So sehr ich Affirmative Action unterstützenswert finde, nicht immer werden diese Maßnahmen der individuell erlebten Realität gerecht. Oft musste ich eine Party wieder verlassen, weil unsere heterosexuellen männlichen Freunde nicht erwünscht waren.

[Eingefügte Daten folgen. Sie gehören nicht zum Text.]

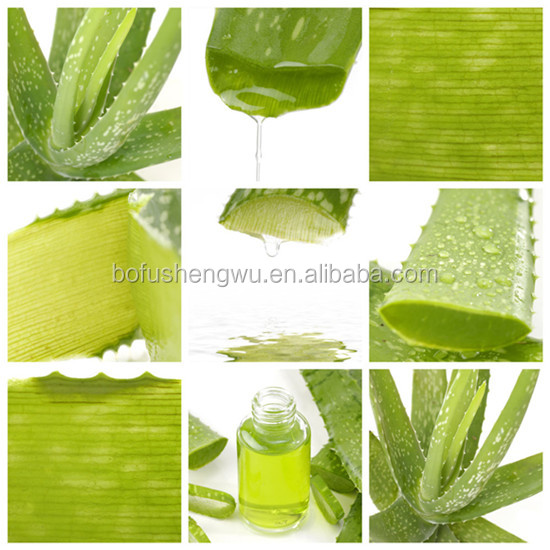 Factory direct supply with competitive price 100% Natural 20% Aloin Aloe Barbadensis Miller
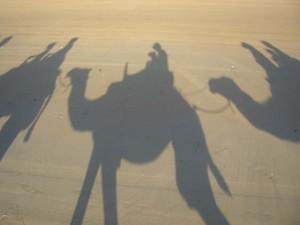 camel shadow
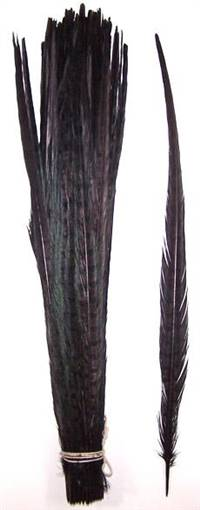 "Ringneck Pheasant Tail Feathers 20-22"" Dyed Black - Each"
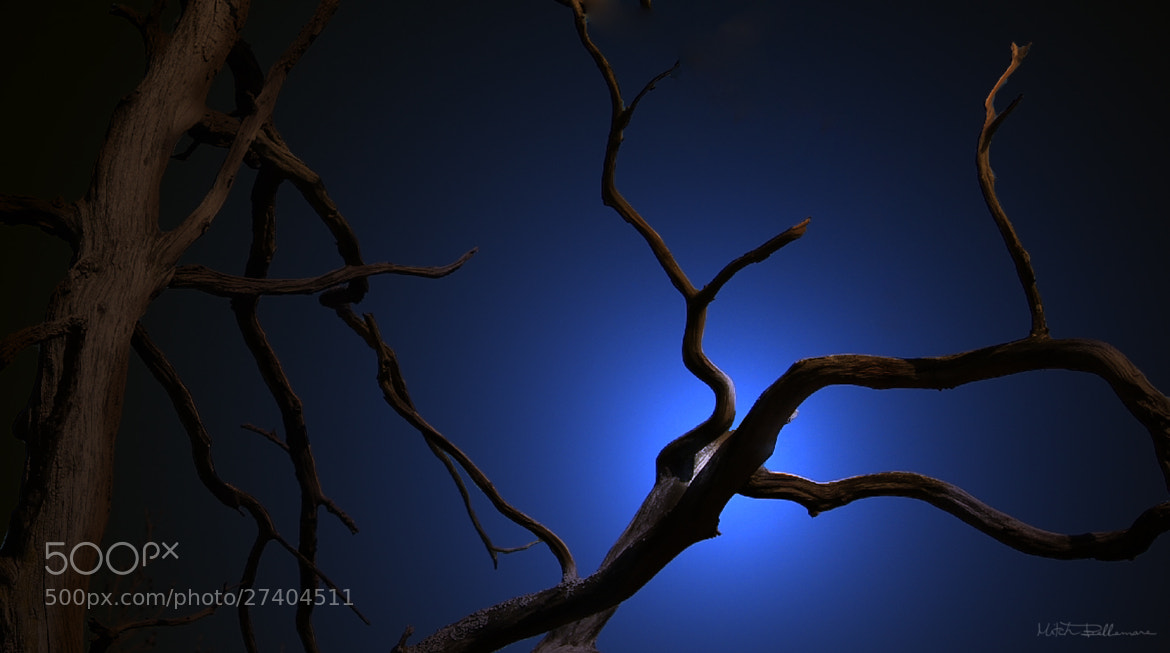 Photograph Blue tree by Michel Bellemare on 500px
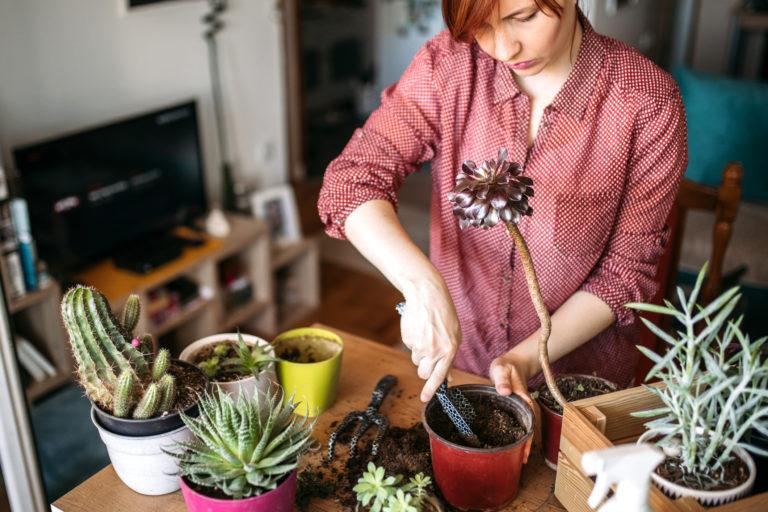 Konyhai hulladékból műtrágya – Ezeket ne a kukába, hanem a növényre dobd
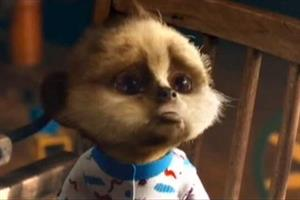 Top 10 ads of the week: Cute baby meerkat bests bolognese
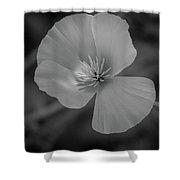 Poppy Monochrome Macro Shower Curtain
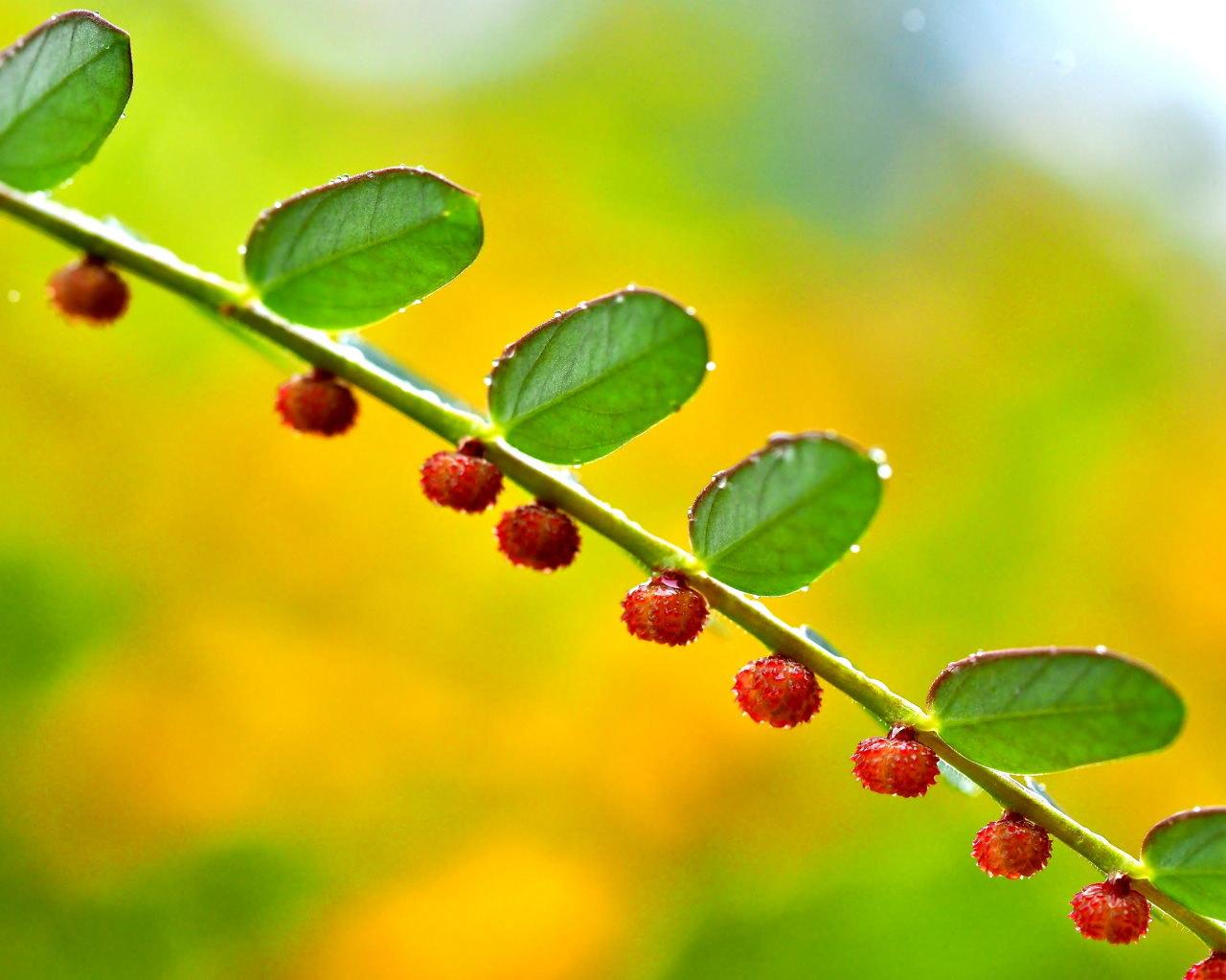 群馬の森で秋色 心配な返り咲きも_c0305565_17315054.jpg
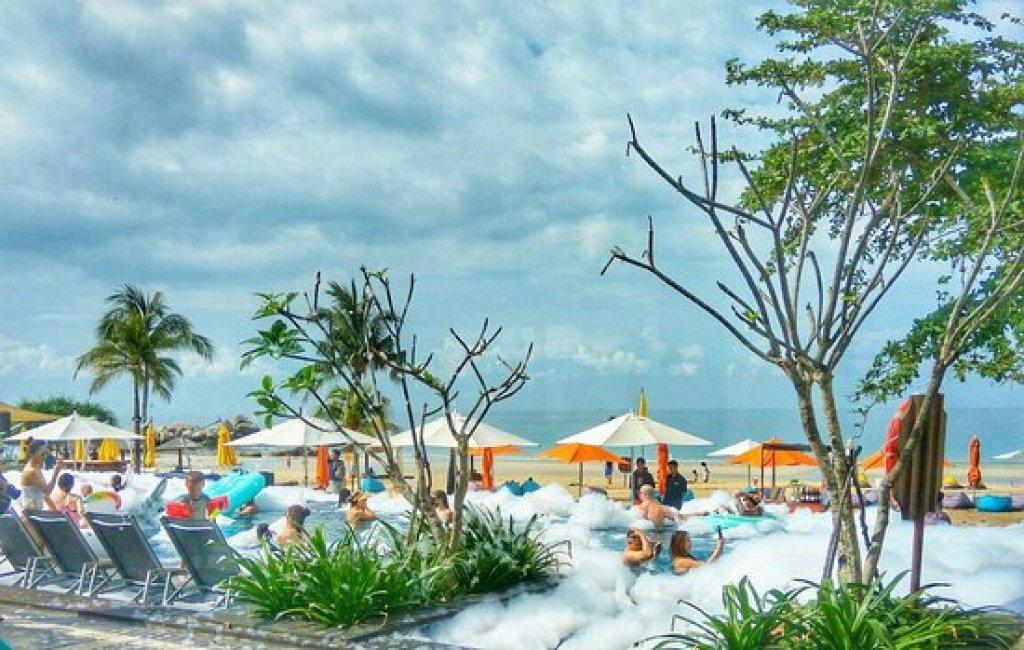 Image result for cassia bintan foam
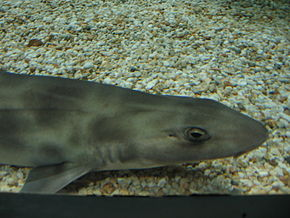 Description de l'image Shark melbourne aquarium.jpg.
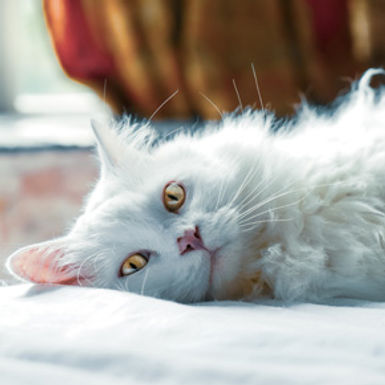 Put a spring in your cat's step with some advice from Cat & Rabbit Clinic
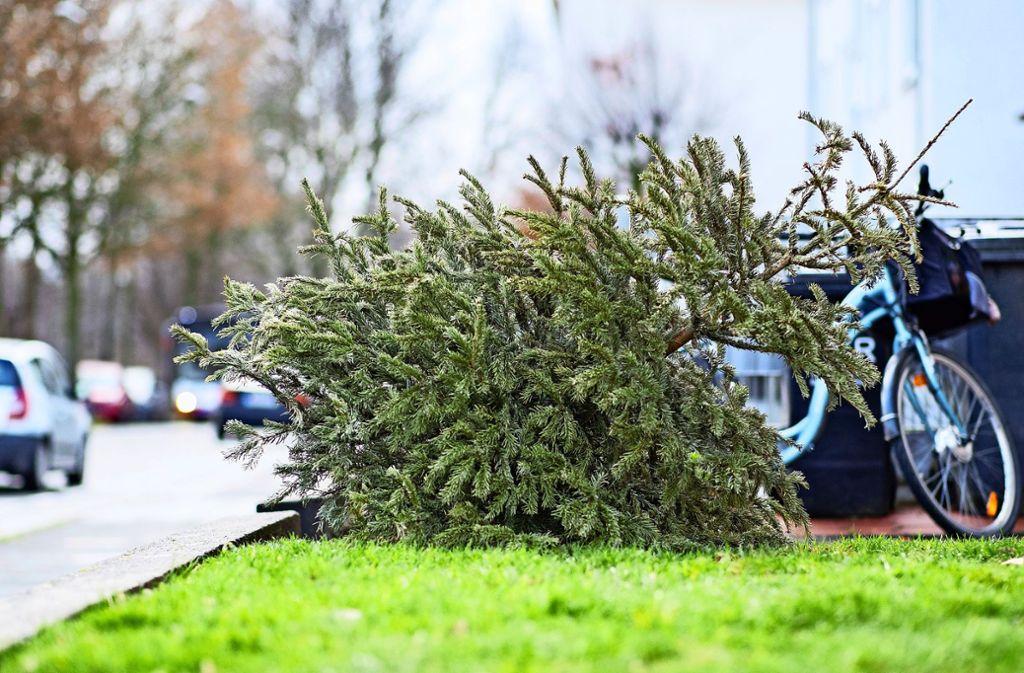Dienst getan: Fleißige Helfer wollen Christbäume einsammeln. Foto: dpa/Marcel Kusch
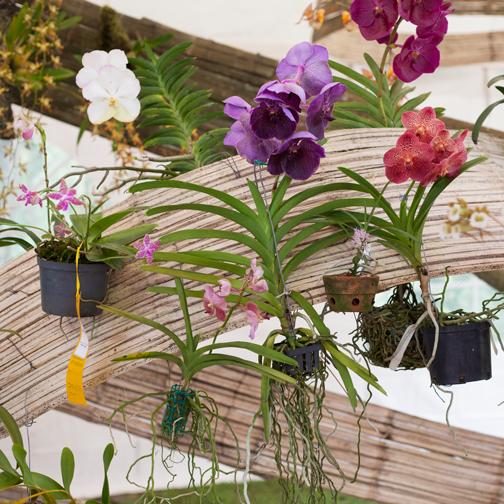 Orchid Festival at Recinto del Pensamiento: Manizales, Colombia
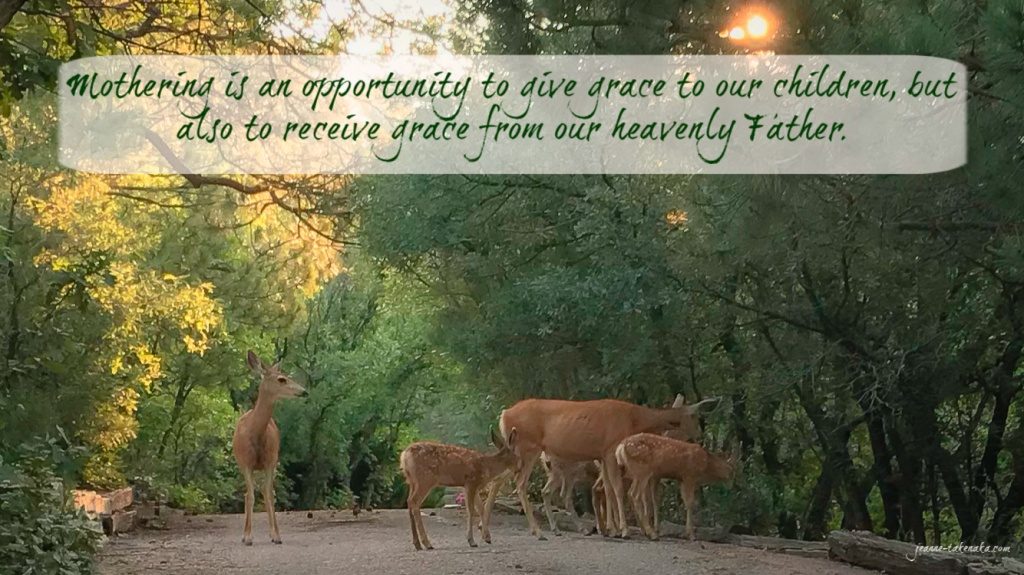 "Meme on a photo of mother deer and their fawns with the words: ""Mothering is an opportunity to give grace to our children, but also to receive grace from our Heavenly Father."""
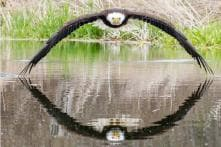 Sheer Symmetry: Photographer Captures Perfect Shot of Bald Eagle and Its Reflection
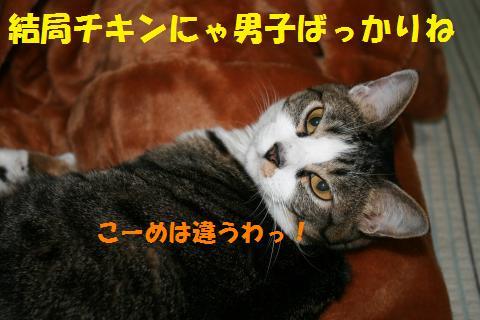 001_convert_20100510230617.jpg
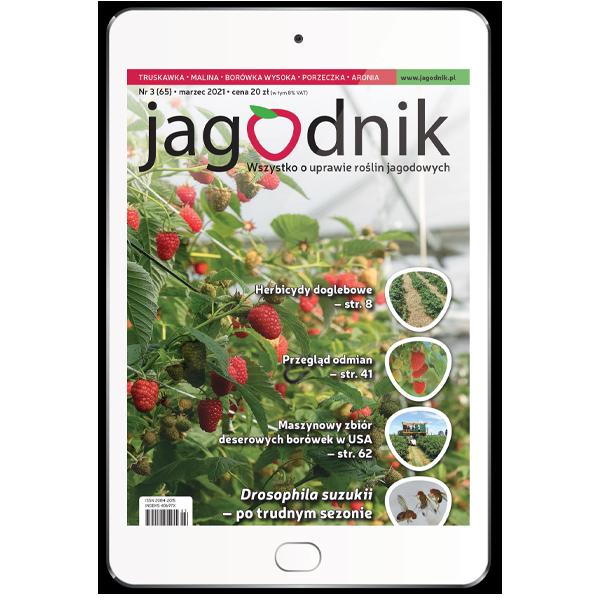 Pojedynczy numer Jagodnika – wydanie cyfrowe w formacie PDF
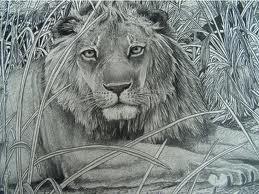 Color Contest Lion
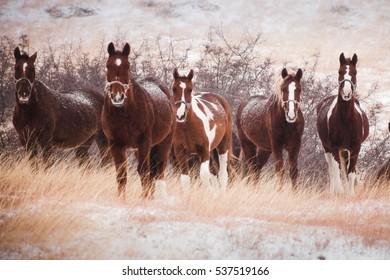 five horses in the snow-covered hills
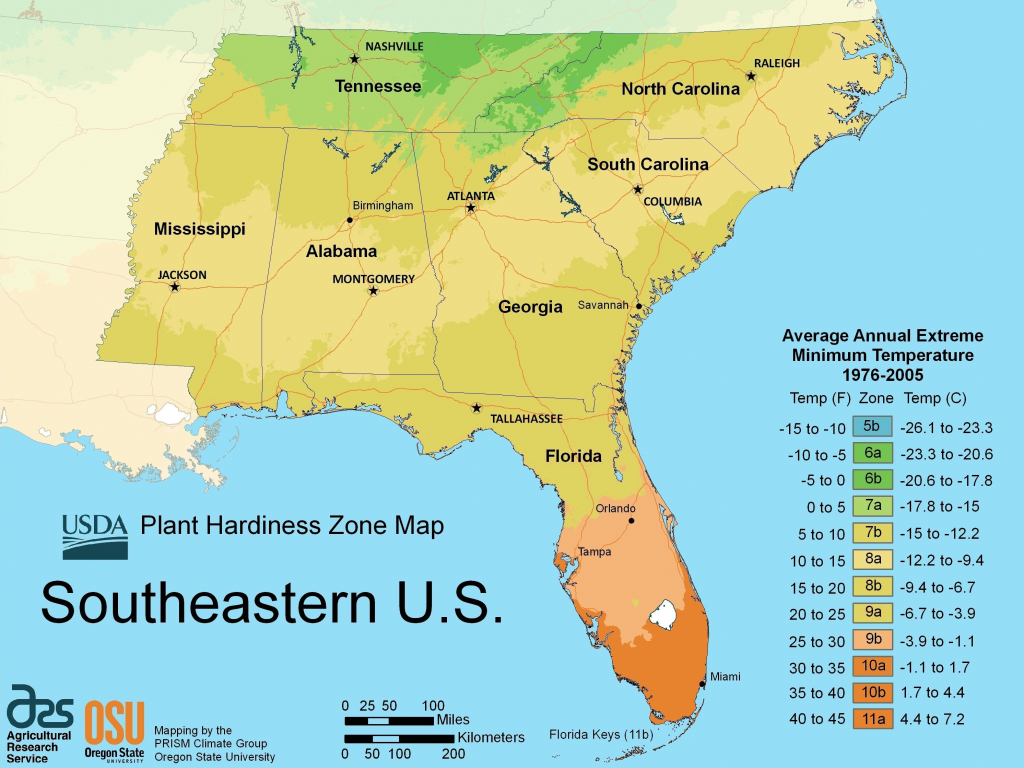 Map Of South East Region Of Us Blank Us Map Southeast Region for Map Of The Southeast Region Of The United States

Doch viel bemerkenswerter als rechtliche und rechtsethische Argumente für und wider die Vereinbarkeit von Freiheit und Gleichheit, ist die Diskussion darüber, was eigentlich männlich und heterosexuell sein soll und warum gerade diese konstruierte Gruppe allein verantwortlich zeichnen soll für (Hetero)sexismus und Homophobie.

Vor ein paar Jahren besuchte ich Lesbenpartys noch genau aus diesem Grund: Keine Heteromänner, die dich angaffen, anzügliche Bemerkungen machen, ungefragt anfassen oder fragen, ob ich bereit wäre für ein Schäferstündchen mit ihm/ihnen und meiner weiblichen Begleitung, keine homophoben Beleidigungen. Später stellte ich fest, dass diese Freiheit auch Schattenseiten hat. Der schwul-lesbischen Community sind Dominanz und Ausschluss nämlich auch nicht fremd, was sich in der Diskriminierung von Bisexuellen, Trans* und Queer oder sogar Lesben selbst offenbart (von Rassismus einmal abgesehen). Noch mehr bin ich als lesbische Frau auf einer solchen Party auch nicht vor sexualisierten Übergriffen und (Hetero)Sexismen geschützt, die der Gästemix aus Lesben, Hetero-Frauen und schwulen Männern meint, ungeniert ausleben zu können.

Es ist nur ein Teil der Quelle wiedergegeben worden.